1. Field of the Invention
This invention relates generally to optical oscillators, and more particularly to optical oscillators where the intracavity beam is maintained at a fixed position within an intracavity optical system to maintain wavelength stability of the output beam.
2. Description of the Related Art
Accordingly, what is needed is a system and method for providing a cost-effective-wavelength locker to stabilize the wavelength of an optical oscillator, such as a tunable laser or optical parametric oscillator. The wavelength locker produced should be reliable and stable over a range of temperatures.
One way of accomplishing wavelength stabilization is by use of feedback from a reference to control a wavelength-tuning element inside the optical oscillator. This tuning may be accomplished by temperature control of a gain medium, by adjustment of temperature or angular tilt or spacing of an intracavity etalon, by adjusting the angle of a prism, a grating, a mirror, or a birefringent filter, by adjusting the position of a coated tuning wedge to control the spacing of the equivalent etalon seen by the cavity, or by adjustment of the cavity length, or other suitable means. All of these approaches can be used in combination with feedback from an external reference spectrometer, an external reference interferometer or etalon, an atomic or molecular absorption line, or other suitable means. In this invention, the wavelength reference is already built into the optical oscillator, and stabilization of the wavelength is achieved by stabilization of the beam path relative to the internal reference. This internal reference includes wavelength dispersive optical elements and a slit, components that could also be used to create an external spectrometer.
Another way to accomplish wavelength stabilization is to injection-seed the oscillator with a beam from another oscillator that operates with a stable wavelength. This is commonly done in pulsed lasers to achieve narrow linewidth wavelength stabilized operation through injection seeding by a low power cw laser beam. The laser pulse is initiated by amplification of the narrow band light provided by the seed laser rather than being initiated by spontaneous emission within the gain medium. U.S. Pat. No. 4,955,027 (Wavelength Locked Laser Light Source) by Piper at el, describes a system in which laser output wavelength stability is enhanced through such an injection-seeding process.

Dataset:
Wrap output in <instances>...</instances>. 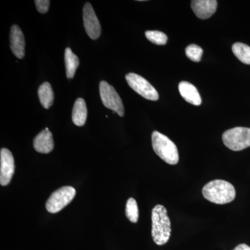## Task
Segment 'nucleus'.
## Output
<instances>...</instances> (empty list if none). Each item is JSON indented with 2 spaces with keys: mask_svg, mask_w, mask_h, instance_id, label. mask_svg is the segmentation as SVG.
<instances>
[{
  "mask_svg": "<svg viewBox=\"0 0 250 250\" xmlns=\"http://www.w3.org/2000/svg\"><path fill=\"white\" fill-rule=\"evenodd\" d=\"M100 94L102 102L106 108L116 112L121 117L124 116L123 101L112 85L105 81H102L100 83Z\"/></svg>",
  "mask_w": 250,
  "mask_h": 250,
  "instance_id": "obj_6",
  "label": "nucleus"
},
{
  "mask_svg": "<svg viewBox=\"0 0 250 250\" xmlns=\"http://www.w3.org/2000/svg\"><path fill=\"white\" fill-rule=\"evenodd\" d=\"M86 104L84 100L82 98H78L75 101L72 109V119L74 124L78 126H82L85 125L87 119Z\"/></svg>",
  "mask_w": 250,
  "mask_h": 250,
  "instance_id": "obj_14",
  "label": "nucleus"
},
{
  "mask_svg": "<svg viewBox=\"0 0 250 250\" xmlns=\"http://www.w3.org/2000/svg\"><path fill=\"white\" fill-rule=\"evenodd\" d=\"M33 145L36 152L42 154H48L53 150V136L48 128L46 127L45 130H42L36 136Z\"/></svg>",
  "mask_w": 250,
  "mask_h": 250,
  "instance_id": "obj_12",
  "label": "nucleus"
},
{
  "mask_svg": "<svg viewBox=\"0 0 250 250\" xmlns=\"http://www.w3.org/2000/svg\"><path fill=\"white\" fill-rule=\"evenodd\" d=\"M10 46L13 54L18 59H22L25 54V40L21 28L13 25L10 33Z\"/></svg>",
  "mask_w": 250,
  "mask_h": 250,
  "instance_id": "obj_10",
  "label": "nucleus"
},
{
  "mask_svg": "<svg viewBox=\"0 0 250 250\" xmlns=\"http://www.w3.org/2000/svg\"><path fill=\"white\" fill-rule=\"evenodd\" d=\"M186 54L188 58L194 62H200L201 61L203 49L200 46L192 44L188 46L186 49Z\"/></svg>",
  "mask_w": 250,
  "mask_h": 250,
  "instance_id": "obj_20",
  "label": "nucleus"
},
{
  "mask_svg": "<svg viewBox=\"0 0 250 250\" xmlns=\"http://www.w3.org/2000/svg\"><path fill=\"white\" fill-rule=\"evenodd\" d=\"M14 172L15 162L12 153L6 148H1L0 152V184L1 186L9 185Z\"/></svg>",
  "mask_w": 250,
  "mask_h": 250,
  "instance_id": "obj_8",
  "label": "nucleus"
},
{
  "mask_svg": "<svg viewBox=\"0 0 250 250\" xmlns=\"http://www.w3.org/2000/svg\"><path fill=\"white\" fill-rule=\"evenodd\" d=\"M36 9L41 14H45L48 11L50 1L49 0H36L35 1Z\"/></svg>",
  "mask_w": 250,
  "mask_h": 250,
  "instance_id": "obj_21",
  "label": "nucleus"
},
{
  "mask_svg": "<svg viewBox=\"0 0 250 250\" xmlns=\"http://www.w3.org/2000/svg\"><path fill=\"white\" fill-rule=\"evenodd\" d=\"M125 78L129 86L143 98L152 101L159 100V95L157 90L143 77L137 74L129 73L126 75Z\"/></svg>",
  "mask_w": 250,
  "mask_h": 250,
  "instance_id": "obj_7",
  "label": "nucleus"
},
{
  "mask_svg": "<svg viewBox=\"0 0 250 250\" xmlns=\"http://www.w3.org/2000/svg\"><path fill=\"white\" fill-rule=\"evenodd\" d=\"M153 241L158 246L167 243L171 235V223L167 211L163 205H158L152 212Z\"/></svg>",
  "mask_w": 250,
  "mask_h": 250,
  "instance_id": "obj_2",
  "label": "nucleus"
},
{
  "mask_svg": "<svg viewBox=\"0 0 250 250\" xmlns=\"http://www.w3.org/2000/svg\"><path fill=\"white\" fill-rule=\"evenodd\" d=\"M39 100L41 105L46 109H48L54 103V92L50 83L48 82H44L40 85L38 90Z\"/></svg>",
  "mask_w": 250,
  "mask_h": 250,
  "instance_id": "obj_15",
  "label": "nucleus"
},
{
  "mask_svg": "<svg viewBox=\"0 0 250 250\" xmlns=\"http://www.w3.org/2000/svg\"><path fill=\"white\" fill-rule=\"evenodd\" d=\"M179 90L182 98L195 106H200L202 104L201 96L198 90L191 83L188 82H182L179 84Z\"/></svg>",
  "mask_w": 250,
  "mask_h": 250,
  "instance_id": "obj_13",
  "label": "nucleus"
},
{
  "mask_svg": "<svg viewBox=\"0 0 250 250\" xmlns=\"http://www.w3.org/2000/svg\"><path fill=\"white\" fill-rule=\"evenodd\" d=\"M146 38L152 43L158 45H164L167 43V36L164 33L159 31H147Z\"/></svg>",
  "mask_w": 250,
  "mask_h": 250,
  "instance_id": "obj_19",
  "label": "nucleus"
},
{
  "mask_svg": "<svg viewBox=\"0 0 250 250\" xmlns=\"http://www.w3.org/2000/svg\"><path fill=\"white\" fill-rule=\"evenodd\" d=\"M152 143L153 149L162 160L170 165L178 164V149L168 137L159 131H154L152 135Z\"/></svg>",
  "mask_w": 250,
  "mask_h": 250,
  "instance_id": "obj_3",
  "label": "nucleus"
},
{
  "mask_svg": "<svg viewBox=\"0 0 250 250\" xmlns=\"http://www.w3.org/2000/svg\"><path fill=\"white\" fill-rule=\"evenodd\" d=\"M233 250H250V247L243 243V244L238 245Z\"/></svg>",
  "mask_w": 250,
  "mask_h": 250,
  "instance_id": "obj_22",
  "label": "nucleus"
},
{
  "mask_svg": "<svg viewBox=\"0 0 250 250\" xmlns=\"http://www.w3.org/2000/svg\"><path fill=\"white\" fill-rule=\"evenodd\" d=\"M65 63L66 77L68 79L73 78L77 67L80 65V60H79L78 57L72 52L70 47L65 49Z\"/></svg>",
  "mask_w": 250,
  "mask_h": 250,
  "instance_id": "obj_16",
  "label": "nucleus"
},
{
  "mask_svg": "<svg viewBox=\"0 0 250 250\" xmlns=\"http://www.w3.org/2000/svg\"><path fill=\"white\" fill-rule=\"evenodd\" d=\"M218 1L216 0H194L191 7L197 18L208 19L216 11Z\"/></svg>",
  "mask_w": 250,
  "mask_h": 250,
  "instance_id": "obj_11",
  "label": "nucleus"
},
{
  "mask_svg": "<svg viewBox=\"0 0 250 250\" xmlns=\"http://www.w3.org/2000/svg\"><path fill=\"white\" fill-rule=\"evenodd\" d=\"M202 194L206 200L212 203L225 205L234 200L236 190L229 182L216 179L206 184L202 189Z\"/></svg>",
  "mask_w": 250,
  "mask_h": 250,
  "instance_id": "obj_1",
  "label": "nucleus"
},
{
  "mask_svg": "<svg viewBox=\"0 0 250 250\" xmlns=\"http://www.w3.org/2000/svg\"><path fill=\"white\" fill-rule=\"evenodd\" d=\"M139 207L137 202L132 197H130L126 202V216L131 223H136L139 220Z\"/></svg>",
  "mask_w": 250,
  "mask_h": 250,
  "instance_id": "obj_18",
  "label": "nucleus"
},
{
  "mask_svg": "<svg viewBox=\"0 0 250 250\" xmlns=\"http://www.w3.org/2000/svg\"><path fill=\"white\" fill-rule=\"evenodd\" d=\"M76 190L73 187H62L52 192L46 202V208L51 213H57L68 205L75 198Z\"/></svg>",
  "mask_w": 250,
  "mask_h": 250,
  "instance_id": "obj_5",
  "label": "nucleus"
},
{
  "mask_svg": "<svg viewBox=\"0 0 250 250\" xmlns=\"http://www.w3.org/2000/svg\"><path fill=\"white\" fill-rule=\"evenodd\" d=\"M225 146L233 151H241L250 147V128H233L225 131L223 135Z\"/></svg>",
  "mask_w": 250,
  "mask_h": 250,
  "instance_id": "obj_4",
  "label": "nucleus"
},
{
  "mask_svg": "<svg viewBox=\"0 0 250 250\" xmlns=\"http://www.w3.org/2000/svg\"><path fill=\"white\" fill-rule=\"evenodd\" d=\"M232 51L238 60L250 65V47L242 42H236L232 46Z\"/></svg>",
  "mask_w": 250,
  "mask_h": 250,
  "instance_id": "obj_17",
  "label": "nucleus"
},
{
  "mask_svg": "<svg viewBox=\"0 0 250 250\" xmlns=\"http://www.w3.org/2000/svg\"><path fill=\"white\" fill-rule=\"evenodd\" d=\"M83 19L87 34L93 40L98 39L101 35V25L90 3H85L83 6Z\"/></svg>",
  "mask_w": 250,
  "mask_h": 250,
  "instance_id": "obj_9",
  "label": "nucleus"
}]
</instances>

Tasks to carry out:
[a] According to the passage on optical oscillators, what starts the laser pulse when a pulsed laser is injection-seeded?
[b] Using the passage on optical oscillators, explain why the invention holds the intracavity beam at a fixed position within the intracavity optical system.
The data was taken from a separate source.

Exercise results:
[a] Amplification of the narrow band light from the seed laser starts the pulse, not spontaneous emission within the gain medium.

[b] Holding the beam fixed keeps the wavelength of the output beam stable. The invention builds its wavelength reference into the oscillator, so it stabilizes the wavelength by keeping the beam path stable relative to that internal reference. The reference consists of wavelength dispersive optical elements and a slit.